I've just spent another winter week at "Ding" Darling -- and heartily recommend the experience

From the land of the yellow-crowned night heron and the roseate spoonbill, let me greet you. I've been blogging this past week from Sanibel Island, on the Gulf of Mexico off the west coast of Florida, where the chief attraction is the J.N. "Ding" Darling National Wildlife Refuge. So to those of you who regard my mind-set as disgustingly political, how's this for a change of pace?

The "Ding" Darling preserve is one of several hundred national areas designed for wildlife and not for people. Although there's a road and many paths throughout the giant area, there are no accommodations or food services. You visit the preserve simply to view wildlife in the raw -- here consisting of two hundred species of birds that feed on fish and crabs in the estuaries scattered throughout the preserve -- without interfering with their exclusive ownership of the entire domain. Just minutes ago, I saw a heron stalk, catch and then devour a crab that had been peacefully making its way across the marshes.

J.N. "Ding" Darling was a nationally-syndicated political cartoonist of the Des Moines Register in the 1920s and 1930s, a man violently opposed to the politics of Franklin D. Roosevelt, but also a fierce conservationist. It says something about the brilliance and character of Roosevelt that he chose Darling to head up a federal bureau that eventually became our U.S. Fish & Wildlife Service. In charge of that agency, Darling not only created scores of National Wildlife Refuges but also fought and defeated the real estate developers who were just then discovering and developing Sanibel Island.

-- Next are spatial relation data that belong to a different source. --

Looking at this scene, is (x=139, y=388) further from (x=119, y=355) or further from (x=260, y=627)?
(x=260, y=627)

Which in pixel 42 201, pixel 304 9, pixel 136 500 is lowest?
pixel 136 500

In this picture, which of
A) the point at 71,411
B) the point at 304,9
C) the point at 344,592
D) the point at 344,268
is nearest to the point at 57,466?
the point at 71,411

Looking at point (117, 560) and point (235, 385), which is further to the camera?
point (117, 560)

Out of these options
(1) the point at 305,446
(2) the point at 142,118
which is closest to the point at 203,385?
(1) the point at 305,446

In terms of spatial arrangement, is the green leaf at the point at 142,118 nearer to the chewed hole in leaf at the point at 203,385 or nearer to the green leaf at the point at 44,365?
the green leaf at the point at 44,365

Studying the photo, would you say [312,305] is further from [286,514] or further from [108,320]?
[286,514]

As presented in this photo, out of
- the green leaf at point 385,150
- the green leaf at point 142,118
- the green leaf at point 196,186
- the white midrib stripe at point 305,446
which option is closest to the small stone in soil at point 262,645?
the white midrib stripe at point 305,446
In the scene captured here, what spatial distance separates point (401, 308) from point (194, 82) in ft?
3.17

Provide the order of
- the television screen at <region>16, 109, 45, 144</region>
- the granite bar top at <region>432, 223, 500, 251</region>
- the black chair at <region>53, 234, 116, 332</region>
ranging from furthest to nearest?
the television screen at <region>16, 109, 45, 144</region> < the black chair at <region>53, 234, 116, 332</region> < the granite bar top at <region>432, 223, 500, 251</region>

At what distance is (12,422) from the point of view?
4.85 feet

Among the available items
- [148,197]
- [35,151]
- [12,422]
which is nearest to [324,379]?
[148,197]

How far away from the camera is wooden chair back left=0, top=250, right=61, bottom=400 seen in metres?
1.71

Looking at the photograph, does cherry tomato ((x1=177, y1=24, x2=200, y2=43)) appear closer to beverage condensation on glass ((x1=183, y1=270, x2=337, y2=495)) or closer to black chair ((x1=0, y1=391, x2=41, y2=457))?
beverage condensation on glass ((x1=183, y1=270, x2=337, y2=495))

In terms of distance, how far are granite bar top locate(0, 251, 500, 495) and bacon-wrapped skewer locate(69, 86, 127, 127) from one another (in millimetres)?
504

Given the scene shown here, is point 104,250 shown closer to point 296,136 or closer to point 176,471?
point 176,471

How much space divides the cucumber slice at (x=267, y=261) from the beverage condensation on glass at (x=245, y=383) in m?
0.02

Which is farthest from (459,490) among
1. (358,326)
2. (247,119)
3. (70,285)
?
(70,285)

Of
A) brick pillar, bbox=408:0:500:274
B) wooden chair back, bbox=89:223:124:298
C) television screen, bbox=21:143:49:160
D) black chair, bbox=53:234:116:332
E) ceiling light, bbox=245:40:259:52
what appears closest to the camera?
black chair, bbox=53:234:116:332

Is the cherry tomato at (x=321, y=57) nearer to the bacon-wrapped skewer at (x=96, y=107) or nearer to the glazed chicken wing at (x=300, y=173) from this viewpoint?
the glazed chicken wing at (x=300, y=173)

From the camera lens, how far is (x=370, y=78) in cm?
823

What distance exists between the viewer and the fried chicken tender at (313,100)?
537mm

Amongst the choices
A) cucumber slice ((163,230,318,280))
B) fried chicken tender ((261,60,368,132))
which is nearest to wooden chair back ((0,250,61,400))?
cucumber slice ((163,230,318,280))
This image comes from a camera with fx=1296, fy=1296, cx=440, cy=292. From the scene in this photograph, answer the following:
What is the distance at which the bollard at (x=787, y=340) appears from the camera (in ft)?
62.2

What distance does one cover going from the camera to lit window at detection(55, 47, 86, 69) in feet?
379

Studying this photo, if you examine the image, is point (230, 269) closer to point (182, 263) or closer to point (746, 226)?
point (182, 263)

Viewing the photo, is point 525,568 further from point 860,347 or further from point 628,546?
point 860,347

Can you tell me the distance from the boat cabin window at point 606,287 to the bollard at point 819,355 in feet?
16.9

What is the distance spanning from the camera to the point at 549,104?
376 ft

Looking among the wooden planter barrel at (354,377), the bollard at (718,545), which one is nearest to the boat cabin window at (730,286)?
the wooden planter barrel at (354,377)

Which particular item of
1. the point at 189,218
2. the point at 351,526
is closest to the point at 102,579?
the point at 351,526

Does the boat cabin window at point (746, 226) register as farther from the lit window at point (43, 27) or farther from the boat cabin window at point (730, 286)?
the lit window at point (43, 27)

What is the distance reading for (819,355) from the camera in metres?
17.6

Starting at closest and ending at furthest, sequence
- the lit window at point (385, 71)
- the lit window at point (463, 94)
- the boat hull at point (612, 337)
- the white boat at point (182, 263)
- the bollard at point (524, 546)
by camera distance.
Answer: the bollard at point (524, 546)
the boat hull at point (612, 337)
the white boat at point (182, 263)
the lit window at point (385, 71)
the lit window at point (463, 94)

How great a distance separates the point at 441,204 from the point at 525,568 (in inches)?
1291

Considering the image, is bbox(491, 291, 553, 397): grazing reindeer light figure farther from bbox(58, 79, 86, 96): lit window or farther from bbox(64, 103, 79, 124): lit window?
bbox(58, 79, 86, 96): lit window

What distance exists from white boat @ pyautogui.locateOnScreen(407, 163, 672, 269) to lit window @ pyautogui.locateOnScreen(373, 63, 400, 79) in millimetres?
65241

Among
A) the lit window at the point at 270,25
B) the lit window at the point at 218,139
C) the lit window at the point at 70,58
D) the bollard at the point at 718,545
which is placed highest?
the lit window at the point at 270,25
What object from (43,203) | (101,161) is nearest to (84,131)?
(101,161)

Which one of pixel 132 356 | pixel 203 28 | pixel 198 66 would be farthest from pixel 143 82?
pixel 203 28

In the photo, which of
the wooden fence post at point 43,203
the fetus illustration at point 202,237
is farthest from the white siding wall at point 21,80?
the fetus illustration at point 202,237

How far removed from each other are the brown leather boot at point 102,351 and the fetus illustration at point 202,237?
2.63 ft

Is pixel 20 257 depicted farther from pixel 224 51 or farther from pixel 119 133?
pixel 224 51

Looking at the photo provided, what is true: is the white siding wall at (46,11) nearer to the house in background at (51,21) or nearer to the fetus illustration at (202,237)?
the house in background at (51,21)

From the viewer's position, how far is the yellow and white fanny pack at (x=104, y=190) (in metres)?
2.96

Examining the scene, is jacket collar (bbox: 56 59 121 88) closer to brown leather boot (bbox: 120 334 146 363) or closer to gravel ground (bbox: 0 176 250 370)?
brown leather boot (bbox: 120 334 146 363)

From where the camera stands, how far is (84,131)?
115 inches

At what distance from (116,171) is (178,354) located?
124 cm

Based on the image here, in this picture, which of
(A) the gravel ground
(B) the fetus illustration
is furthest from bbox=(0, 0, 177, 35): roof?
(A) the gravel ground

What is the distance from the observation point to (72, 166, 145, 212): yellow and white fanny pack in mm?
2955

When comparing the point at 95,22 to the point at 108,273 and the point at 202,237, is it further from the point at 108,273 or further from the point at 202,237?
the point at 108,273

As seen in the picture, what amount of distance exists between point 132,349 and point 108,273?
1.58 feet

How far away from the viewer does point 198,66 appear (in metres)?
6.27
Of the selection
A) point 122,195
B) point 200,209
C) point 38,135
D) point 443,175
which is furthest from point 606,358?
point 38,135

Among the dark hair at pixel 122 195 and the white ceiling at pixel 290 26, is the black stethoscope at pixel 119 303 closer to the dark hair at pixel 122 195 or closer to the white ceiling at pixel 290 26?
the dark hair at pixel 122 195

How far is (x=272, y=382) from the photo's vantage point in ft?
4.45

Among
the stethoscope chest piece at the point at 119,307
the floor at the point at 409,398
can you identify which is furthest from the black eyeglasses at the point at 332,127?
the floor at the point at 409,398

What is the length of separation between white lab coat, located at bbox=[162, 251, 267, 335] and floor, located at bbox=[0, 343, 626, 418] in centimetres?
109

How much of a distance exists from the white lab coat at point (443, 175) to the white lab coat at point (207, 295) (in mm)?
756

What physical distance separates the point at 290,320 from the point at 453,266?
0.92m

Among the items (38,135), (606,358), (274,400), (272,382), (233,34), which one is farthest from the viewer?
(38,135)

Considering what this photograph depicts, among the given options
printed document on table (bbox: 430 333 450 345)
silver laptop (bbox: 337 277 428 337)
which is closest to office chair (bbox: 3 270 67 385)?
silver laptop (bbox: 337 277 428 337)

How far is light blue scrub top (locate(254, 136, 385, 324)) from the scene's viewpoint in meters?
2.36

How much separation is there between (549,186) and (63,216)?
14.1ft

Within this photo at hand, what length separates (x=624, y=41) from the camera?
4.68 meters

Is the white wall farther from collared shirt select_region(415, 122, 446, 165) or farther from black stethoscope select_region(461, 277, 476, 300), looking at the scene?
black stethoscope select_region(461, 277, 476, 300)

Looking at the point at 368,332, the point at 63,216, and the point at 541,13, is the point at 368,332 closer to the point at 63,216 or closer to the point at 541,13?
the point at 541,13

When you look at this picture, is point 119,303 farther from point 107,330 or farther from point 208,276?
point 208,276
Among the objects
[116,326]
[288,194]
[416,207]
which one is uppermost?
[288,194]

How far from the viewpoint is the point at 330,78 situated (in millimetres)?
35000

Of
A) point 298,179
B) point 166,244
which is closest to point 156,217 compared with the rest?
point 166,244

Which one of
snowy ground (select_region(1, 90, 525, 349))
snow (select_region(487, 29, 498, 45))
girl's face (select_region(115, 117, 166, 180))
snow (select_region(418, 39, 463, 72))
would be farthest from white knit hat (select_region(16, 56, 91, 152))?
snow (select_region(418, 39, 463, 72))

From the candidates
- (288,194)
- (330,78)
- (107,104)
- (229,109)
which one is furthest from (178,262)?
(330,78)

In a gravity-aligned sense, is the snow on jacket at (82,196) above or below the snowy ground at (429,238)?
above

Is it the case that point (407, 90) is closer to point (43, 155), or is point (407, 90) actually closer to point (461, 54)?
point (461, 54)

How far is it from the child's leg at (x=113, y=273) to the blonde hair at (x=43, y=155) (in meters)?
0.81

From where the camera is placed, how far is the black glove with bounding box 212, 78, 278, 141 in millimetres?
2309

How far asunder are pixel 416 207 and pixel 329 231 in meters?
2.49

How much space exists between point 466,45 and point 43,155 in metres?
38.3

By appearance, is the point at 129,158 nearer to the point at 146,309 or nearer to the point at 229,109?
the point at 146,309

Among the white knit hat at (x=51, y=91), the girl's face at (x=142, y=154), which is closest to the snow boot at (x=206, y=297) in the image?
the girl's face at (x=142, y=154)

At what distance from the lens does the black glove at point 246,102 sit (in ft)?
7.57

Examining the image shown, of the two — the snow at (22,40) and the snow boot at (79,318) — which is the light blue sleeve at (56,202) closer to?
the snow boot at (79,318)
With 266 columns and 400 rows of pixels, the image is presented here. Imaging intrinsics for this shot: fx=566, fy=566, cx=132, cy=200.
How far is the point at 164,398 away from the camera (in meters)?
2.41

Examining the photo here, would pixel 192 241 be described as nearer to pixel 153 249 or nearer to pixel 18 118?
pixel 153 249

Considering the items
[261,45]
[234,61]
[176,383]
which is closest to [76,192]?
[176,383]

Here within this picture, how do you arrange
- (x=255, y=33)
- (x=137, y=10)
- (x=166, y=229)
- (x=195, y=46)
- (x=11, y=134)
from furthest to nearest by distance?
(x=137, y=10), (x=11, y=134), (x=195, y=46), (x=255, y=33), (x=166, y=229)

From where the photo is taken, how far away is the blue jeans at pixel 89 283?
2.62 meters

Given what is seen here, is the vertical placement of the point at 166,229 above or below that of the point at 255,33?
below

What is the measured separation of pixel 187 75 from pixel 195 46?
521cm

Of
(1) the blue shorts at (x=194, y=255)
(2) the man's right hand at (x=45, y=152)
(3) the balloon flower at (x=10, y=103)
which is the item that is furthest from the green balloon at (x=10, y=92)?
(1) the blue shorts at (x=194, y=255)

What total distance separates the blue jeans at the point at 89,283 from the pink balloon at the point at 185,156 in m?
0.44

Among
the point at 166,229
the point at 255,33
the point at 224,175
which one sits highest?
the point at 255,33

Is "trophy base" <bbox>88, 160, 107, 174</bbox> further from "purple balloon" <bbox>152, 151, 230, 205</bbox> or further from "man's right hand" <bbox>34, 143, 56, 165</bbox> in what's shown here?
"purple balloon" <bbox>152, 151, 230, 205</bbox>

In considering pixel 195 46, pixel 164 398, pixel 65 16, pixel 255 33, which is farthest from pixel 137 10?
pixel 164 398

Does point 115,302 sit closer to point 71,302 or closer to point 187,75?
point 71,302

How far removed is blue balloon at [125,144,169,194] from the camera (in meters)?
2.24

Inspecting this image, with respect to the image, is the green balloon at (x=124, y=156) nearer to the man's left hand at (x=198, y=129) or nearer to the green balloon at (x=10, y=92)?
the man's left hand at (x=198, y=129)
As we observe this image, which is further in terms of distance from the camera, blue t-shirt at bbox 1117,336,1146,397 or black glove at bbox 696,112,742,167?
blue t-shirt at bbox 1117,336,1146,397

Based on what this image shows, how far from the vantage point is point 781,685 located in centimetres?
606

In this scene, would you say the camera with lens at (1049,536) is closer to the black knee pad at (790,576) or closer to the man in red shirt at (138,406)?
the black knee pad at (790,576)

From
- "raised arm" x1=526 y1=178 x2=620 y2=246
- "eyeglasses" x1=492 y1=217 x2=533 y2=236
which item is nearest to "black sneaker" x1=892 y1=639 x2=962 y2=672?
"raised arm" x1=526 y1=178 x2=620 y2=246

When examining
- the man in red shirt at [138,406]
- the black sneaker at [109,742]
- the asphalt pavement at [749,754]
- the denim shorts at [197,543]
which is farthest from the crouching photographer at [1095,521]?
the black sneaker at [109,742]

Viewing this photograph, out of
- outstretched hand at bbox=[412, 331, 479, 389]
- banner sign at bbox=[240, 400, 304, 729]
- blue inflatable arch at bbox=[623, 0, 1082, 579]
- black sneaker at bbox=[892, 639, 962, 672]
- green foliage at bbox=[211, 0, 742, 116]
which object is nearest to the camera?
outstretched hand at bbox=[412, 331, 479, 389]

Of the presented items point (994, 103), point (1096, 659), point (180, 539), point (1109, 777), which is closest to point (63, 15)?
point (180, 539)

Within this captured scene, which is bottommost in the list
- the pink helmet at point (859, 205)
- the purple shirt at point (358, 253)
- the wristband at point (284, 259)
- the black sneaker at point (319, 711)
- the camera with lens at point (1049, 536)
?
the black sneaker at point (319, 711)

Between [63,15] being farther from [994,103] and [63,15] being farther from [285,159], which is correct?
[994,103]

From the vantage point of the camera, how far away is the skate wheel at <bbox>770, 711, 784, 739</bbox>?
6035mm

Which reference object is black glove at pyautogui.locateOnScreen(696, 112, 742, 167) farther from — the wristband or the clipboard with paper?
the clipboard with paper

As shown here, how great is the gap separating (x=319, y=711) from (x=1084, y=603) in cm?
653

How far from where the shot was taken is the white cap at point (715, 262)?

Darling succeeded in saving a large part of Sanibel from the builders of condos, who were mainly relegated to erecting these lodgings for transient visitors along the beach, but not inland. My wife and I have been enjoying one of those moderately priced condo rentals this week.

I can't imagine a more compelling National Wildlife Refuge than "Ding" Darling. Its atmosphere is magical, its lakes (estuaries) and marshes are the scene of an endless theatrical experience as you watch hundreds of colorful and large birds (pelicans, especially) make use of the food and protection that the Wildlife Refuge affords to them.

January-through-March are the peak months here, but the wildlife are active and in attendance throughout the year, as are the lodgings, restaurants and shops concentrated away from "Ding" Darling. An hour south of here is Naples, Florida, which some have claimed to be the fastest-growing city of the United States. But here the atmosphere is far more laid-back and quiet, almost "small town" in feeling, and the big thing to do consists of searching for shells on the beaches after you have spent several hours at "Ding" Darling.

I'll be returning to New York City and all the fierce travel issues this Saturday.